Les civils, premières victimes des conflits
La principale raison de cette intensification des attaques contre le personnel humanitaire réside dans le changement de nature des conflits, selon le BCAH.
Alors qu’autrefois les guerres opposaient généralement des armées nationales, la majorité des conflits se déroulent désormais à l’intérieur même de pays donnés et impliquent des rebelles n’hésitant pas à s’en prendre aux civils.
« De plus en plus, nous voyons des belligérants à travers le monde ignorer les règles de la guerre pour atteindre un objectif politique en prenant directement des civils pour cibles, en infligeant des châtiments collectifs, en encourageant les violences ethniques, en entravant la distribution d’une aide humanitaire de premiers secours aux personnes affectées et en attaquant les acteurs humanitaires eux-mêmes », a dit John Ging, directeur des opérations du BCAH, à la Fondation Thomson Reuters.

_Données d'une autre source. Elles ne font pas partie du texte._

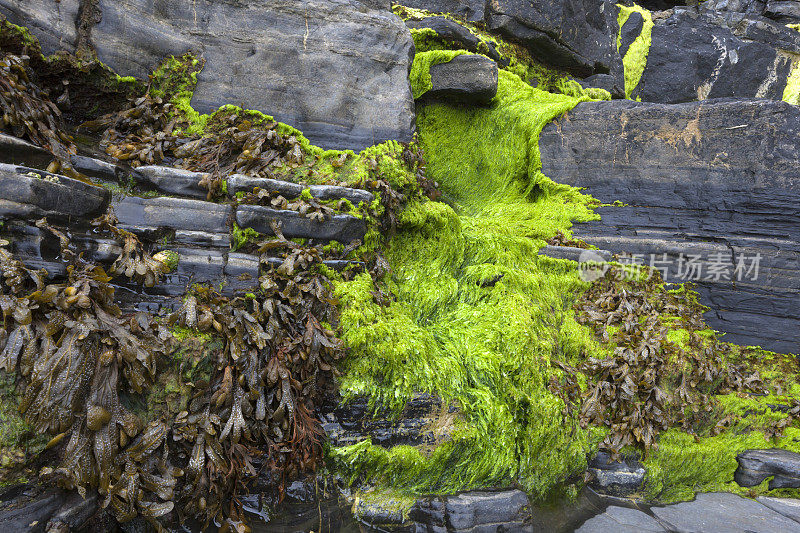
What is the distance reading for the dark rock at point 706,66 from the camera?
32.3 ft

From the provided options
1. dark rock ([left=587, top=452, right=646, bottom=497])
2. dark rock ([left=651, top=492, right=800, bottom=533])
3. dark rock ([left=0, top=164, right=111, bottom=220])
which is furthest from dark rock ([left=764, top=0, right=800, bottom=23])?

« Cela a un impact énorme non seulement sur la sécurité des travailleurs humanitaires, mais aussi sur les millions de personnes à travers le monde dont la survie dépend de la distribution en temps voulu d’une aide humanitaire », a-t-il ajouté.
La distribution d’aides se militarise
De nombreux experts insistent aussi sur la militarisation croissante de la distribution de l’aide pour expliquer les risques accrus encourus par le personnel humanitaire, dont le travail participe à l’aide au développement dans ces pays.
En Afghanistan, les forces de l’OTAN commandées par les États-Unis ont ainsi distribué une aide dans l’espoir notamment de gagner les cœurs de la population. Certaines ONG pensent qu’une telle politique amène les ennemis des forces de l’OTAN à considérer toutes les organisations humanitaires comme des cibles légitimes.